小説と映画では、異なる設定や展開がある。最も顕著な変更点として、主人公の目指す世界が「歌」から「お笑い」になっているが、東野氏は「お笑い芸人というのは、悲しくても笑わなければならない。映像的に表現する上で、とても効果的だったと思う」と評価した。また、映像化された感想として「当然、役者さんは美男美女ばかりなので、小説に書かれているよりも輝きがある。山田くんがどんなに泥まみれになってもカッコイイですしね。小説ではものすごく格好悪いところが、予想以上に格好良かったりして……」と、あまりにも美形すぎる俳優陣に“不満(?)”をもらしていた。

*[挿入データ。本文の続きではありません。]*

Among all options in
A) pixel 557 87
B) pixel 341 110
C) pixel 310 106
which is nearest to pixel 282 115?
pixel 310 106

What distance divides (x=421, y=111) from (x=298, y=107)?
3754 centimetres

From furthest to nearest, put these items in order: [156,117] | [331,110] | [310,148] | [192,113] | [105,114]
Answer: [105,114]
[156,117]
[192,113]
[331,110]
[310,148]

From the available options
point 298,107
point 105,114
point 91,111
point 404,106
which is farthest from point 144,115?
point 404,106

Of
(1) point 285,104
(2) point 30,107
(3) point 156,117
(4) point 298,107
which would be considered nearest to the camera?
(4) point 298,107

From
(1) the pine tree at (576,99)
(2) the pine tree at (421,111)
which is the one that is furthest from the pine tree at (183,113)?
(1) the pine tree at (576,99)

『手紙』を発表した直後から、東野氏の元には「世の中の事件の見方が変わった」と、読者からたくさんの声が寄せられたという。中には「なぜ自分たちの苦しみが分かるのか」という受刑者からの手紙もあったとか。影響の大きさについて東野氏は「作品を読んでいろいろと考えてもらうのは良いことだし、希望するところでもある。でも、加害者の家族を考えることも大事だけれど、これ以上、加害者を存在させない(事件を起こす人を出さない)という、いちばん簡単なことに、みんなが気付いてくれたら」と信念を込めた力強い言葉で締めくくった。
『手紙』は11月3日(金・祝)よりサロンパス ルーブル丸の内ほかにてロードショー。